The problem: Reproduce the following material in full, substituting "nearest" for each occurrence of "closest" and changing nothing else.

Record list:
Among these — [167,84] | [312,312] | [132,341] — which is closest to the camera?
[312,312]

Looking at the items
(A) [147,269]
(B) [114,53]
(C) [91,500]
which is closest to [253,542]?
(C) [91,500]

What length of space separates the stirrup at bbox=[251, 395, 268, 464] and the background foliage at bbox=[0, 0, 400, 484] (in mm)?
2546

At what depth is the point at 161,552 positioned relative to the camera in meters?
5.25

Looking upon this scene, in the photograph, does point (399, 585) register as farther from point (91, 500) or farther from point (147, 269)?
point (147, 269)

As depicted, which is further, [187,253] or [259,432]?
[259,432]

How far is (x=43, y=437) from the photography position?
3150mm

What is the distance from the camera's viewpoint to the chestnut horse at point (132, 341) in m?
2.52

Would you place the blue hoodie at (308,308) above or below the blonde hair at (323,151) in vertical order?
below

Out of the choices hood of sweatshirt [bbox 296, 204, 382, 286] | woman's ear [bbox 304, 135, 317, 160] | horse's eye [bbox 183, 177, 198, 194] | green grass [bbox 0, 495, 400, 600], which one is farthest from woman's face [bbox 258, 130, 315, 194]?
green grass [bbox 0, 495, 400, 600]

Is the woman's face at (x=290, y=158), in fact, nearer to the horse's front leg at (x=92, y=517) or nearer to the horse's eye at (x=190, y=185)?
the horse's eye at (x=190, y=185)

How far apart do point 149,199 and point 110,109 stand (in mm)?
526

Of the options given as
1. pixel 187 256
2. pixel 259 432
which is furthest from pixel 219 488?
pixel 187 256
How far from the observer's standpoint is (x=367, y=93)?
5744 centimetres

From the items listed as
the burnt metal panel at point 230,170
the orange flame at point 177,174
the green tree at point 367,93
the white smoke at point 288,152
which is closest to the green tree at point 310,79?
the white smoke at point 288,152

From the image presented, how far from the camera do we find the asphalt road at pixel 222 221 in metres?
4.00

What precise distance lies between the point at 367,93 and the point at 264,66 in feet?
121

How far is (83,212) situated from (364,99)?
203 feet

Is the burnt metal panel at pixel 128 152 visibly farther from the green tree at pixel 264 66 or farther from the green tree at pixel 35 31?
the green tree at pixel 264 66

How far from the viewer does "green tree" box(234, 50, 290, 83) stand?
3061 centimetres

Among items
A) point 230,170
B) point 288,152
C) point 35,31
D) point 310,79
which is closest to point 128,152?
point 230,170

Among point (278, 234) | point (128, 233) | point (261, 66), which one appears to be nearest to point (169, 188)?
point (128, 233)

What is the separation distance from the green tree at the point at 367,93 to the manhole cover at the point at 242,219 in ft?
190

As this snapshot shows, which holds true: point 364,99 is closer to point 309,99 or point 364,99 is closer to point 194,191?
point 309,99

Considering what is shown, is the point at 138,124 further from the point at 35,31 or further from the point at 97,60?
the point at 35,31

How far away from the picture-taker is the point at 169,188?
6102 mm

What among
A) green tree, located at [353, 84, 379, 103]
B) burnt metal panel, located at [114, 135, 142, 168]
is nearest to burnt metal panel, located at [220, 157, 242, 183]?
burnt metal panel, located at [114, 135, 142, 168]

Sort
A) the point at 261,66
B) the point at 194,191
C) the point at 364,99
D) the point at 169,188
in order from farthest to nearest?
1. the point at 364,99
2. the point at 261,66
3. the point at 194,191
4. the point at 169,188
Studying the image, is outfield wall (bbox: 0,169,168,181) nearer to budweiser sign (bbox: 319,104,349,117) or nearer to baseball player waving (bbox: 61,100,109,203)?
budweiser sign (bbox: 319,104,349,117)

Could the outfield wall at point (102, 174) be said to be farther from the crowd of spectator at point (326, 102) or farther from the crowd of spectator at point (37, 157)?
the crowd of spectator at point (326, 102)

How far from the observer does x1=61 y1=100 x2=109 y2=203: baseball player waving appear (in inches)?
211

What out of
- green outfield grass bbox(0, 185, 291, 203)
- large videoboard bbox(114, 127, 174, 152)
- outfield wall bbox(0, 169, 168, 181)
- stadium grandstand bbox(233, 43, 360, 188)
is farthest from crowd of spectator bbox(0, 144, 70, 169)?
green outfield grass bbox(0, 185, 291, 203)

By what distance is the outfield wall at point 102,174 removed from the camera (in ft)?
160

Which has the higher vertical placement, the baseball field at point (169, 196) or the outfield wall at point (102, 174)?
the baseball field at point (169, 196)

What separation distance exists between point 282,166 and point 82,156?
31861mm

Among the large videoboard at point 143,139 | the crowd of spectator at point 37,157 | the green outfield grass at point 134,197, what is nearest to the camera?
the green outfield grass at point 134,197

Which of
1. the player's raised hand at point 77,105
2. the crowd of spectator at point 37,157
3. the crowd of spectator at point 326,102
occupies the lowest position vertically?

Response:
Among these — [167,84] | [312,312] | [132,341] — which is nearest to the camera?
[312,312]

Looking at the items
(A) [147,269]
(B) [114,53]
(C) [91,500]
which is nearest to [253,542]?
(C) [91,500]

What length of space separates the stirrup at bbox=[251, 395, 268, 464] and the background foliage at bbox=[0, 0, 400, 484] (in mm)?
2546

At what depth is the point at 161,552 positioned relative to the camera in meters?
5.25

Looking upon this scene, in the photograph, does point (399, 585) register as farther from point (91, 500) or farther from point (147, 269)?
point (147, 269)

As depicted, which is further, [187,253] or [259,432]?
[259,432]

How far is (x=43, y=437) from the photography position?
3150mm

What is the distance from the camera's viewpoint to the chestnut horse at point (132, 341) in m?
2.52

Would you place the blue hoodie at (308,308) above or below the blonde hair at (323,151) in vertical order?
below

Out of the choices hood of sweatshirt [bbox 296, 204, 382, 286] | woman's ear [bbox 304, 135, 317, 160] | horse's eye [bbox 183, 177, 198, 194] | green grass [bbox 0, 495, 400, 600], which one is farthest from woman's face [bbox 258, 130, 315, 194]?
green grass [bbox 0, 495, 400, 600]

Is the woman's face at (x=290, y=158), in fact, nearer to the horse's front leg at (x=92, y=517) or nearer to the horse's eye at (x=190, y=185)?
the horse's eye at (x=190, y=185)

How far apart do point 149,199 and point 110,109 stand (in mm)?
526

Of the options given as
1. pixel 187 256
2. pixel 259 432
which is furthest from pixel 219 488?
pixel 187 256
How far from the observer's standpoint is (x=367, y=93)?
5744 centimetres

From the items listed as
the burnt metal panel at point 230,170
the orange flame at point 177,174
the green tree at point 367,93
the white smoke at point 288,152
which is nearest to the green tree at point 310,79?
the white smoke at point 288,152

From the image presented, how far from the camera do we find the asphalt road at pixel 222 221 in metres?
4.00

What precise distance lies between the point at 367,93 and the point at 264,66 in feet?
121

How far is (83,212) situated from (364,99)?
203 feet

Is the burnt metal panel at pixel 128 152 visibly farther from the green tree at pixel 264 66 or farther from the green tree at pixel 35 31?
the green tree at pixel 264 66

How far from the viewer does "green tree" box(234, 50, 290, 83) stand?
3061 centimetres

Among items
A) point 230,170
B) point 288,152
C) point 35,31
D) point 310,79
which is nearest to point 128,152?
point 230,170

Among point (278, 234) | point (128, 233) | point (261, 66), which one appears to be nearest to point (169, 188)?
point (128, 233)

What is the separation distance from the green tree at the point at 367,93 to the manhole cover at the point at 242,219 in ft?
190

As this snapshot shows, which holds true: point 364,99 is closer to point 309,99 or point 364,99 is closer to point 194,191?
point 309,99

Considering what is shown, is the point at 138,124 further from the point at 35,31 or further from the point at 97,60?
the point at 35,31

How far away from the picture-taker is the point at 169,188?
6102 mm

What among
A) green tree, located at [353, 84, 379, 103]
B) burnt metal panel, located at [114, 135, 142, 168]
is nearest to burnt metal panel, located at [220, 157, 242, 183]?
burnt metal panel, located at [114, 135, 142, 168]

Sort
A) the point at 261,66
B) the point at 194,191
C) the point at 364,99
D) the point at 169,188
in order from farthest to nearest?
1. the point at 364,99
2. the point at 261,66
3. the point at 194,191
4. the point at 169,188
Studying the image, is outfield wall (bbox: 0,169,168,181) nearer to budweiser sign (bbox: 319,104,349,117) or nearer to baseball player waving (bbox: 61,100,109,203)?
budweiser sign (bbox: 319,104,349,117)

Could the outfield wall at point (102, 174) be said to be farther from the crowd of spectator at point (326, 102) or farther from the crowd of spectator at point (37, 157)?
the crowd of spectator at point (326, 102)

How far from the observer does x1=61 y1=100 x2=109 y2=203: baseball player waving appear (in inches)?
211

What out of
- green outfield grass bbox(0, 185, 291, 203)
- large videoboard bbox(114, 127, 174, 152)
- outfield wall bbox(0, 169, 168, 181)
- stadium grandstand bbox(233, 43, 360, 188)
is farthest from crowd of spectator bbox(0, 144, 70, 169)?
green outfield grass bbox(0, 185, 291, 203)

By what distance is the outfield wall at point 102,174 removed from the camera (in ft)?
160

Which has the higher vertical placement, the baseball field at point (169, 196) or the outfield wall at point (102, 174)?
the baseball field at point (169, 196)

What separation distance exists between point 282,166 and point 82,156?
31861mm

Among the large videoboard at point 143,139 | the crowd of spectator at point 37,157 | the green outfield grass at point 134,197, what is nearest to the camera?
the green outfield grass at point 134,197

Which of
1. the player's raised hand at point 77,105
2. the crowd of spectator at point 37,157
3. the crowd of spectator at point 326,102
occupies the lowest position vertically?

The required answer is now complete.